Corporate 'Sleepout' Goes National
21 April 2010 at 11:08 am
The annual Vinnies CEO sleepout goes national this year as corporate leaders across the country are urged to sleep on the streets to raise funds for the homeless.
The 2010 Sleepout organised by the St Vincent de Paul Society will take place in cities across Australia to give business leaders the opportunity to experience homelessness themselves for a night, in the hope of bringing about a change in societal opinions.
The Sleepout on Thursday 17 June 2010 hopes to raise $1.5 million in support of homeless services. The organisation says that with over 105,000 people sleeping out every night across Australia, this is no light matter.
The Vinnies CEO Sleepout began in 2006 in Sydney and in 2009 more than 200 CEOs helped raise over $620,000.
The charity says in this year of rising unemployment and economic uncertainty, many individuals and families have been forced into a place of disadvantage they had never expected to be – first time homelessness.
It says the aim of the Vinnies CEO Sleepout is to not only raise funds, but awareness of the many faces of homelessness; breaking down commonly held stereotypes.

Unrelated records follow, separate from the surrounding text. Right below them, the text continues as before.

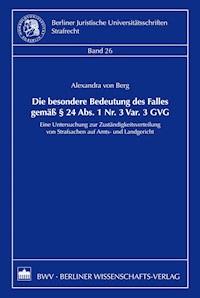 Die besondere Bedeutung des Falles gemäß § 24 Abs. 1 Nr. 3 Var. 3 GVG - Alexandra von Berg - E-Book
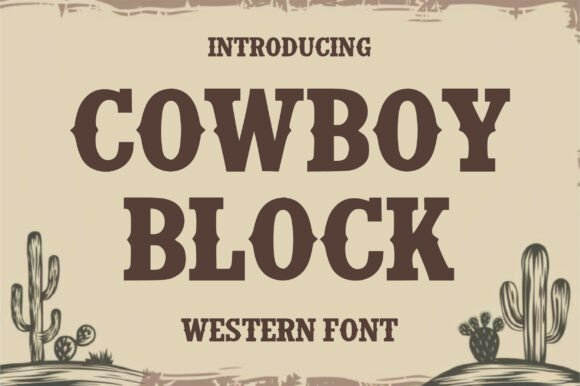 Cowboy Block: Capture the Spirit of the Frontier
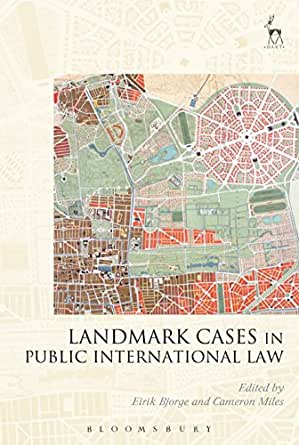 Landmark Cases in Public International Law by Eirik Bjorge, ISBN-13: 978-1849467889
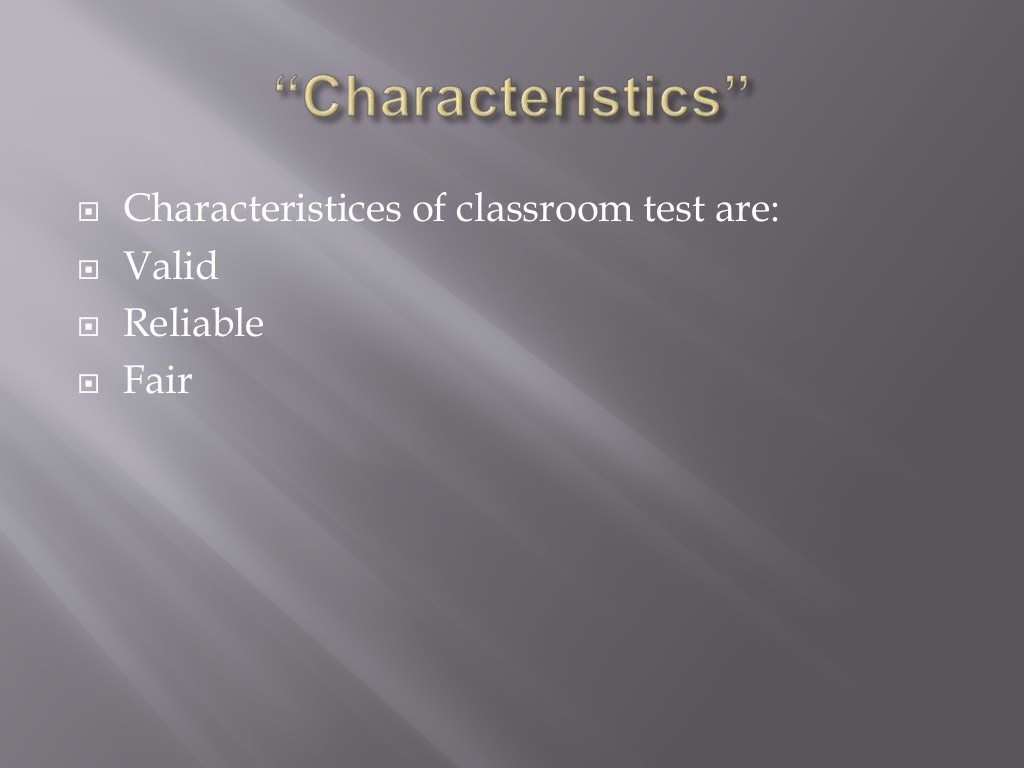 Purpose of classroom test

The goal is not just to accommodate the homeless, but to help show people how to make different and better choices in life. The discomfort of sleeping on the streets is just part of the lesson they hope to impart upon influential leaders of the community.
National CEO of the St Vincent de Paul Society, Dr John Falzon, says the event captures the real concern in the community about social inequality and an increasing awareness by business that it can have a role in addressing the situation.
Dr Falzon says the night is not an easy one with participants literally bedding down on a sheet of cardboard on the ground, with only a mug of soup to sustain them, on what is usually one of the coldest nights of the year.
He says last year it rained non-stop, but still most of those who were there have indicated they will come back again this year.
He says the experience of stepping into another person’s shoes like this, to get a tiny sense of what it must be like to have no home, can change the way you think about the world and the business leaders who have chosen to do this say it is literally a life-changing experience.
Dr Falzon says it is especially important for the “big end of town” to understand the issues surrounding homelessness, as they were often the ones who had the power to influence change and make a difference.
Dr Falzon says all the money raised would go to Vinnies homelessness services including night patrol/soup van services, hostels for men, family services, refuges for women and their children escaping domestic violence, mental health services, and education and recreation facilities offering life skills courses, training and access to medical, legal and financial advice.